The first time she filled the void in her life with catfishing came after she created an account under the guise of Amanda Williams.
“The fictional character I’d created was the version of me that I so desperately wanted to be,” she said.
“The profile had hundreds of friends and I was finally getting the attention from men that I had always wanted for myself.”
With the account a hit online, the girl devised a plan in which she messaged the popular girls from her school as Amanda to try and give her real-self some credibility within the in-crowd.
However, the girls soon discovered the mobile number on Amanda’s account matched the number listed on her real account and the game was over.
“I went from being invisible to being totally shunned,” she said.
After failing to gain popularity through catfishing, the girl was the target of relentless bullying, which became so intense she was forced to change schools.
“What should’ve been an opportunity to reclaim my social life became fuel for my catfishing,” she said.
“I spent all my free time on social media, building Amanda Williams’s life like an avatar on The Sims.”
By now the girl had honed her craft and became meticulous about how she created the fabricated accounts.
She would scout the likes of Instagram to find a pretty girl with less than a 1000 followers and once located, she would steal her pictures.
“I don’t upload all of the stolen photos at once. I trickle them in, just like a normal person would,” she said.
“I always find the girl I’m stealing photos from on Facebook and I block every single person on her friends list.
“I’ve spent entire days doing this — actively blocking people who might catch on to the ruse.”
In addition to pictures, the girl would add close to 150 strangers to give the account authenticity.

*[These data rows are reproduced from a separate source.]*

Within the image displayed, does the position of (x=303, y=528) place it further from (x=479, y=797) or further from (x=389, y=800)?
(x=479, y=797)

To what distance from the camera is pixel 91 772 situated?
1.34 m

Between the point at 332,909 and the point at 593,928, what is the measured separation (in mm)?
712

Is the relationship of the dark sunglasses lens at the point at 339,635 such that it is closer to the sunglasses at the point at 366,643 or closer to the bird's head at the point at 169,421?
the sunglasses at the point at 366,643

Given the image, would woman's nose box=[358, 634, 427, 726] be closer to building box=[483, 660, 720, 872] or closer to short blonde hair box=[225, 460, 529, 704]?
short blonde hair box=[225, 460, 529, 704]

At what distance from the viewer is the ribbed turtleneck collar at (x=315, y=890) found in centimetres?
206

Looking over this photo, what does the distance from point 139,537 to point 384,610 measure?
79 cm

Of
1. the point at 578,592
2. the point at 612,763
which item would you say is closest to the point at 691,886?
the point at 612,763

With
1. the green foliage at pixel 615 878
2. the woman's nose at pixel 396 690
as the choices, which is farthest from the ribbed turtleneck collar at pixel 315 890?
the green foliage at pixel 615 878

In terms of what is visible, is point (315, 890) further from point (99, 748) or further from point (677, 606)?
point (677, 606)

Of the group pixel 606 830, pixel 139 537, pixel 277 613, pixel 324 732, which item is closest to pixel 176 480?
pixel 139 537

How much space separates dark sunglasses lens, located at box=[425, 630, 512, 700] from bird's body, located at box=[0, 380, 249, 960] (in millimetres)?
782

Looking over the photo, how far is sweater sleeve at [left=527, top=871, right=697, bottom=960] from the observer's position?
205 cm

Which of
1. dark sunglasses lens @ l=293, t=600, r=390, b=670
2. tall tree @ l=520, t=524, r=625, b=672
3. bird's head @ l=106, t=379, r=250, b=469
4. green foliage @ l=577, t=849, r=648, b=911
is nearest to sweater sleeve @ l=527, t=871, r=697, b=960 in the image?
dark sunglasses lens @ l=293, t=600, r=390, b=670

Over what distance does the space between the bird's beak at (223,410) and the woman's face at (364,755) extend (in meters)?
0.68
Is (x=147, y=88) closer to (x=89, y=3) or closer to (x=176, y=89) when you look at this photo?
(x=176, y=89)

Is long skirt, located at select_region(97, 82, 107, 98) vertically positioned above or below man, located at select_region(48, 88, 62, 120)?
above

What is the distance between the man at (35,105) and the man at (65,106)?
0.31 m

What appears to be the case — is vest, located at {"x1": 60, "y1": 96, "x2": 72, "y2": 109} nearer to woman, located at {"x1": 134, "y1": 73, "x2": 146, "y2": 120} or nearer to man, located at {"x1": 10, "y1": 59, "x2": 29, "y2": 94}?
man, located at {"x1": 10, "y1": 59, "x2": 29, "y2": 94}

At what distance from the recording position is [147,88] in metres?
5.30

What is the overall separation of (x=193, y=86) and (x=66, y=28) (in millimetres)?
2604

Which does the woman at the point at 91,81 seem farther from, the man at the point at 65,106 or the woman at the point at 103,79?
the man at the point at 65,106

She would also create other fake accounts she would use to pose as the fake friends on her fake profile.
With all the pieces of the puzzle complete, the girl was free to go about catfishing the world.
Although knowing what she was doing was wrong, she justified her actions by saying she never embezzled people out of money, rather only used the profiles to gain the attention she had always longed for.
“On the fake accounts, I could open up to people in a way that I couldn’t in real life,” she said.
“Other girls my age had boyfriends and best friends, but I had my MySpace friends — people who cared about me, who let me vent, who asked me about my day.
However, what started as a way to gain attention soon become a sick addiction that left her filled with the negative emotions she was trying to escape.
“I’ve never had a real friend, a real relationship. I’ve never had a job. I wasted all of my teenage years doing this,” she said.
“I’ve isolated myself so much that now, whenever I’m with groups of people, I get severe anxiety.
“I can barely leave my house, because the entire world that I’ve created for myself is inside of my computer.”
Today, the girl is working through her problems and has deactivated all of her fake accounts, except for Amanda Williams.
“My existence hinges on this fake account, because it has defined who I am for so long,” she said.
“But while Amanda Williams grew up, I never gave myself the chance.”